● **CONSIGNE 1**: Traduisez en anglais la phrase suivante, tirée du texte sur le donjuanisme et le machisme : « Donjuanisme et machisme semblent donc se rejoindre sur plusieurs points. »
● **CONSIGNE 2**: Poursuivez le texte sur le donjuanisme et le machisme, reproduit ci-dessous, en reprenant après sa dernière phrase.

● **EXTRAIT DE TEXTE**:
Il n’y a pas eu transplantation sans modification mais choc violent de deux cultures […] et que, si le machisme peut évoquer parfois l’ancienne morale de l’honneur, ce n’est qu’en tant que « forme dégradée » de cette dernière.[…] Les conquistadors et leurs descendants ne se sentaient plus tenus, vis-à-vis de leurs concubines (indigènes et esclaves noires) par définition « impures », aux mêmes devoirs que vis-à-vis des femmes de leur race et de leur religion. Cette « polygamie du conquérant » […] s’est peu à peu dégradée […] c’est-à-dire qu’elle a pris la forme du machisme. (Béjin, 1992, p. 17) 

Dès lors, le macho apparaît bien, pour reprendre les termes de Mara Viveros Vogoya, comme « l’incarnation de ce principe masculin, arbitraire, brutal et sans contrôle, mais puissant et admiré, qui plonge ses racines dans le traumatisme de la domination espagnole » (Viveros Vogoya, 2004, p. 58).

Donjuanisme et machisme semblent donc se rejoindre sur plusieurs points. Tout comme le Conquistador et son descendant, le macho sud-américain, Don Juan ne se soucie pas des conséquences de ses actes et n’assume aucune responsabilité auprès des femmes qu’il a séduites puis abandonnées. Qui plus est, l’un comme l’autre peuvent être décrits comme des prédateurs, la métaphore de la chasse revenant de façon récurrente pour définir leurs manœuvres de séduction. Cette image les place du côté de la nature et de l’instinct, au point même de déboucher, dans certains cas sur une véritable « culture du viol », comme l’expose André Béjin :

Si l’homme semble, bien souvent, un enfant, il est aussi un fauve, situé du côté de la nature […], soumis à des pulsions agressives et sexuelles qu’il (lui) est difficile de maîtriser. Un des principaux « postulats » de la conception machiste de la vie serait, peut-être, le suivant : si un homme et une femme se retrouvent seuls, il est inévitable que l’homme soit emporté par un désir de posséder, voire de violer la femme. (Béjin, 1992, p. 19)[5]

Nés des mêmes circonstances historiques et sociales, Don Juans et machos sont, enfin, déstabilisés par la révolution sexuelle post mai 68 et la libéralisation des mœurs qui la suit. Le séducteur mythique survit avec difficultés à l’émancipation féminine, en prenant, pour reprendre les termes de Martin O’Shaughnessy « des formes ouvertement réactionnaires et sadiques » : « Les Dom Juans modernes savent que le monde a changé mais refusent de l’accepter» (O’Shaughnessy, 2001, p. 22). De même, le machisme apparaît comme une « réaction irrationnelle de défense que les hommes adoptent face au défi que constitue la redéfinition de la place des femmes dans la société » (O’Shaughnessy, 2001, p. 22).

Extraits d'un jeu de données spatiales
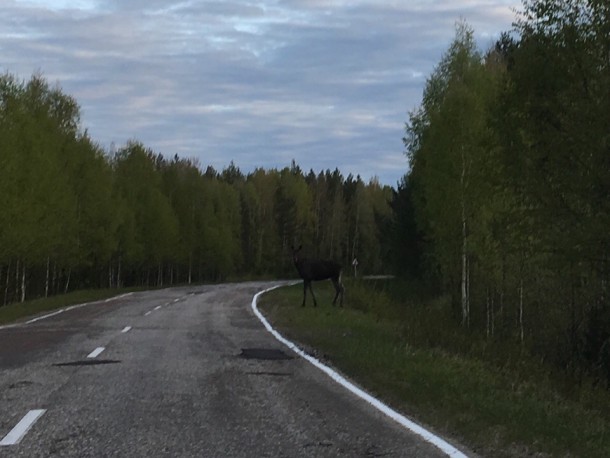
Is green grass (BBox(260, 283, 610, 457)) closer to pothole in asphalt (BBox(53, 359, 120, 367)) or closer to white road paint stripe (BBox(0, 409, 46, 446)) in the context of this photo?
pothole in asphalt (BBox(53, 359, 120, 367))

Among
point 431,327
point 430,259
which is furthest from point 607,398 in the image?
point 430,259

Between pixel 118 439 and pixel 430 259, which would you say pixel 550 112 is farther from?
pixel 430 259

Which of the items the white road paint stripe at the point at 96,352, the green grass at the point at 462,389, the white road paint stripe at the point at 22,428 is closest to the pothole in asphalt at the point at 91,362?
the white road paint stripe at the point at 96,352

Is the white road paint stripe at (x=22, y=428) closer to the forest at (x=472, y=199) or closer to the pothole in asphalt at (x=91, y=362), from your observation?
the pothole in asphalt at (x=91, y=362)

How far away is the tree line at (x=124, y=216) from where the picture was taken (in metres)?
40.8

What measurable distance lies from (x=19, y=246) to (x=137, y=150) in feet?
118

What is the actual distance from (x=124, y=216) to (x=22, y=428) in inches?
2061

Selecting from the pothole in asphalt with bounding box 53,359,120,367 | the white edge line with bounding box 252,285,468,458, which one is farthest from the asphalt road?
the white edge line with bounding box 252,285,468,458

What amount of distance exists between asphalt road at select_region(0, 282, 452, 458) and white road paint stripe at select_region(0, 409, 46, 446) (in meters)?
0.07

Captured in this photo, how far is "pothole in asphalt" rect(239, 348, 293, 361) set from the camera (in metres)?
15.4

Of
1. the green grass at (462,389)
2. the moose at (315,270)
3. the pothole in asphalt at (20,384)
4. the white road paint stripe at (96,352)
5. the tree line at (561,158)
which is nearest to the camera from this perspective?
the green grass at (462,389)

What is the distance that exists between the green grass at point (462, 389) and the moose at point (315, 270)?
6.36 m

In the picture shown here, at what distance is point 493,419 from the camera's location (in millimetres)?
9508

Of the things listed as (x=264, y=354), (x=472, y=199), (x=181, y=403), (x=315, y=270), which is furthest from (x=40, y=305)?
(x=181, y=403)
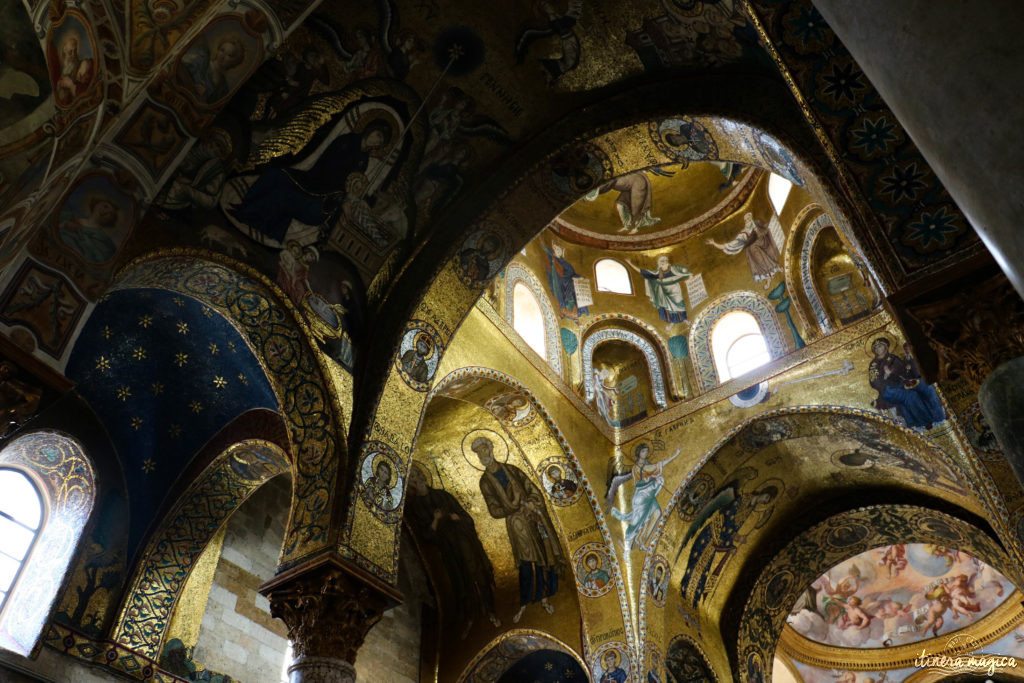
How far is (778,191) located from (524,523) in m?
6.19

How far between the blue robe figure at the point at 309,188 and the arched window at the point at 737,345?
6.91m

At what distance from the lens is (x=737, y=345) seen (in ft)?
40.9

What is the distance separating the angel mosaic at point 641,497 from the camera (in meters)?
11.1

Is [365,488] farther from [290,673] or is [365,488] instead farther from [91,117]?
[91,117]

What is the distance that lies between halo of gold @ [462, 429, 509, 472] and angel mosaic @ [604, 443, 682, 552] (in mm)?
1607

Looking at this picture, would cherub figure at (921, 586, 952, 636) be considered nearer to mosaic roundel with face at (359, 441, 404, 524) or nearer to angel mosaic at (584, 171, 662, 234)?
angel mosaic at (584, 171, 662, 234)

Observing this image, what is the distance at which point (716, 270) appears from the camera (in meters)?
13.0

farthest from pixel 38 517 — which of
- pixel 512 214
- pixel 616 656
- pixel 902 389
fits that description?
pixel 902 389

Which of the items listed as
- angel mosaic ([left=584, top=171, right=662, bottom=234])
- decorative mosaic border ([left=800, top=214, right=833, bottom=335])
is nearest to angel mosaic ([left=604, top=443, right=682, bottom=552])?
decorative mosaic border ([left=800, top=214, right=833, bottom=335])

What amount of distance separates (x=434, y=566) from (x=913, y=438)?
269 inches

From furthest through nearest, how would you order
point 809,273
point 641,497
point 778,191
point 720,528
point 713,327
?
point 713,327
point 778,191
point 720,528
point 809,273
point 641,497

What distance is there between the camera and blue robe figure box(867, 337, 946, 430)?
386 inches

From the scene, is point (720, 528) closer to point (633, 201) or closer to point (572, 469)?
point (572, 469)

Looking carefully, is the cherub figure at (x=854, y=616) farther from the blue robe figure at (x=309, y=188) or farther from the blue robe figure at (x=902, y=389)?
the blue robe figure at (x=309, y=188)
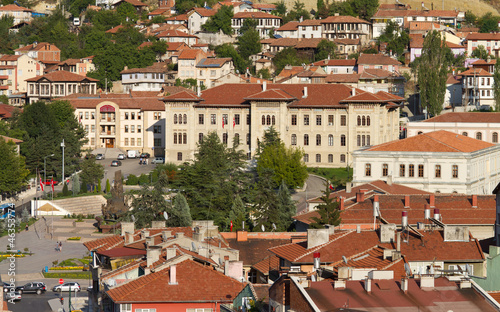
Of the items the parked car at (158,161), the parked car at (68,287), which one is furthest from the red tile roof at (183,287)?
the parked car at (158,161)

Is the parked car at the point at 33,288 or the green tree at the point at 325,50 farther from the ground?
the green tree at the point at 325,50

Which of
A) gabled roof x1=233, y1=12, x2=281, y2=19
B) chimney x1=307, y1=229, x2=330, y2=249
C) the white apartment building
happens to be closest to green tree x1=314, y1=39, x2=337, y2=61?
gabled roof x1=233, y1=12, x2=281, y2=19

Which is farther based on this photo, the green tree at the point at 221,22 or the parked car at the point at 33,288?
the green tree at the point at 221,22

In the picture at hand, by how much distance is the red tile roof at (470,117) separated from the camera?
115 meters

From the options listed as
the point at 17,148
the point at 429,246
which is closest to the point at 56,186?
the point at 17,148

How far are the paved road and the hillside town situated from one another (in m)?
0.34

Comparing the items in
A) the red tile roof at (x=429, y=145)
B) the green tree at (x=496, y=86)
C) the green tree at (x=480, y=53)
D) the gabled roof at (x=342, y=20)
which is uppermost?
the gabled roof at (x=342, y=20)

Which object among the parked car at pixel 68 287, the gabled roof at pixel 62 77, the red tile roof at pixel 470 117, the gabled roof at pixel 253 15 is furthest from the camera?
the gabled roof at pixel 253 15

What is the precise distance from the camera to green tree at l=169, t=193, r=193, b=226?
74.1m

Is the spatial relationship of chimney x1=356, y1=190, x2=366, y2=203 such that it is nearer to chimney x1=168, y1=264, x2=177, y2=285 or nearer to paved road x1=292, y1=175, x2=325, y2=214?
paved road x1=292, y1=175, x2=325, y2=214

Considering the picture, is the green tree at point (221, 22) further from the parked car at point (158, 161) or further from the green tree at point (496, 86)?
the parked car at point (158, 161)

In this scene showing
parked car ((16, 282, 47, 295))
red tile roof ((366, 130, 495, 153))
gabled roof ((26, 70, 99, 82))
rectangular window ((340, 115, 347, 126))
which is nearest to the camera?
parked car ((16, 282, 47, 295))

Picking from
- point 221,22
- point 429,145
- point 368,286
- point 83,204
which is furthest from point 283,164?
point 221,22

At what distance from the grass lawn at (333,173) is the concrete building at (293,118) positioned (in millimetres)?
3043
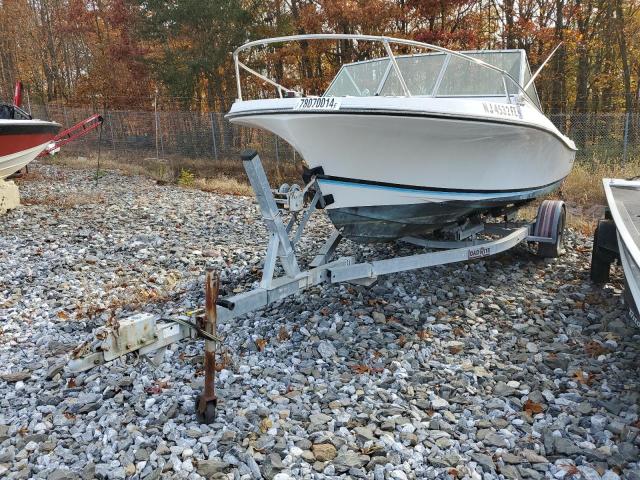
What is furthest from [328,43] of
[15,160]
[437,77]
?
[437,77]

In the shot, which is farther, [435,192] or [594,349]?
[435,192]

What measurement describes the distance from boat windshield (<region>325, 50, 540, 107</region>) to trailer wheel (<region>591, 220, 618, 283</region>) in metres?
1.61

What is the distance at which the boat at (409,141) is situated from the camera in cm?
384

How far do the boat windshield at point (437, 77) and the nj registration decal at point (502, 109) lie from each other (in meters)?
0.44

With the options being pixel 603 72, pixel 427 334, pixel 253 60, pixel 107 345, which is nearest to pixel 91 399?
pixel 107 345

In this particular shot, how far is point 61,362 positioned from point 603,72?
20.3 meters

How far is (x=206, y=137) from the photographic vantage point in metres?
18.3

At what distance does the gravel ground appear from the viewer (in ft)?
8.96

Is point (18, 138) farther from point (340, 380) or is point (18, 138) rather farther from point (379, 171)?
point (340, 380)

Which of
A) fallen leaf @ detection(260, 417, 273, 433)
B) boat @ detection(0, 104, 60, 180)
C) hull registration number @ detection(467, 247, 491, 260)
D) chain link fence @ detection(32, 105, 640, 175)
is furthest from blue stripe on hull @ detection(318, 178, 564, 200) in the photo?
chain link fence @ detection(32, 105, 640, 175)

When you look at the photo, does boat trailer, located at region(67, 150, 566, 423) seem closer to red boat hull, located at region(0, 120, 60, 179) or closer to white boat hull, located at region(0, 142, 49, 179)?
red boat hull, located at region(0, 120, 60, 179)

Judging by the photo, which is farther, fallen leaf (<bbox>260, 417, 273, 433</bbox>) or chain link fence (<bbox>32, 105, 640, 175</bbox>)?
chain link fence (<bbox>32, 105, 640, 175</bbox>)

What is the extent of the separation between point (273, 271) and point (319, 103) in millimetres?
1327

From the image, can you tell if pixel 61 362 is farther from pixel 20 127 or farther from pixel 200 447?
pixel 20 127
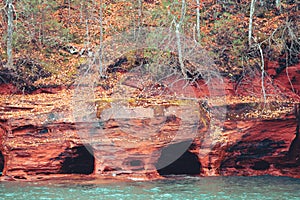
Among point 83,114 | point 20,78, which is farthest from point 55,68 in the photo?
point 83,114

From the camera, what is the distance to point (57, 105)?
545 inches

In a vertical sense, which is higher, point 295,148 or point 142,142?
point 142,142

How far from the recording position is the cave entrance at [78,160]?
13.0 meters

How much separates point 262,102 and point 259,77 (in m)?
1.51

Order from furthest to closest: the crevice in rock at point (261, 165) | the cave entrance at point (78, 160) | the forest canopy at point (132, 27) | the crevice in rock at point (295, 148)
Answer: the forest canopy at point (132, 27), the crevice in rock at point (261, 165), the crevice in rock at point (295, 148), the cave entrance at point (78, 160)

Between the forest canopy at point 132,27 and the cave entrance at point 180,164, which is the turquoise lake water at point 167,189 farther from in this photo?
the forest canopy at point 132,27

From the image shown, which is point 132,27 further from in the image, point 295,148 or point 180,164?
point 295,148

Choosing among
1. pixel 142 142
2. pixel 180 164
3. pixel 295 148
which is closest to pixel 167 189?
pixel 142 142

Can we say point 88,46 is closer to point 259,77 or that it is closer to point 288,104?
point 259,77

● **RÉPONSE 1**: Don Juanism and machismo thus seem to converge on several points.

● **RÉPONSE 2**:
Mis à mal par l’évolution des mœurs, Don Juan perd son aura mythique et ne trouve plus d’autorité contre laquelle se révolter. La séduction en série, qui vise à nier l’individualité des femmes en les objectivisant et en faisant d’elles des victimes passives et interchangeables, révèle son absurdité face à des partenaires qui, de plus en plus, assument librement leurs désirs et peuvent tout à fait résister au séducteur ou lui rendre la pareille. Donjuanisme et machisme semblent, en définitive, être des survivances du passé, une tentative nostalgique de préserver des prérogatives masculines ayant perdu toute légitimité.

2.2. Jamon, Jamon et Huevos de Oro : des films qui interrogent la masculinité hispanique.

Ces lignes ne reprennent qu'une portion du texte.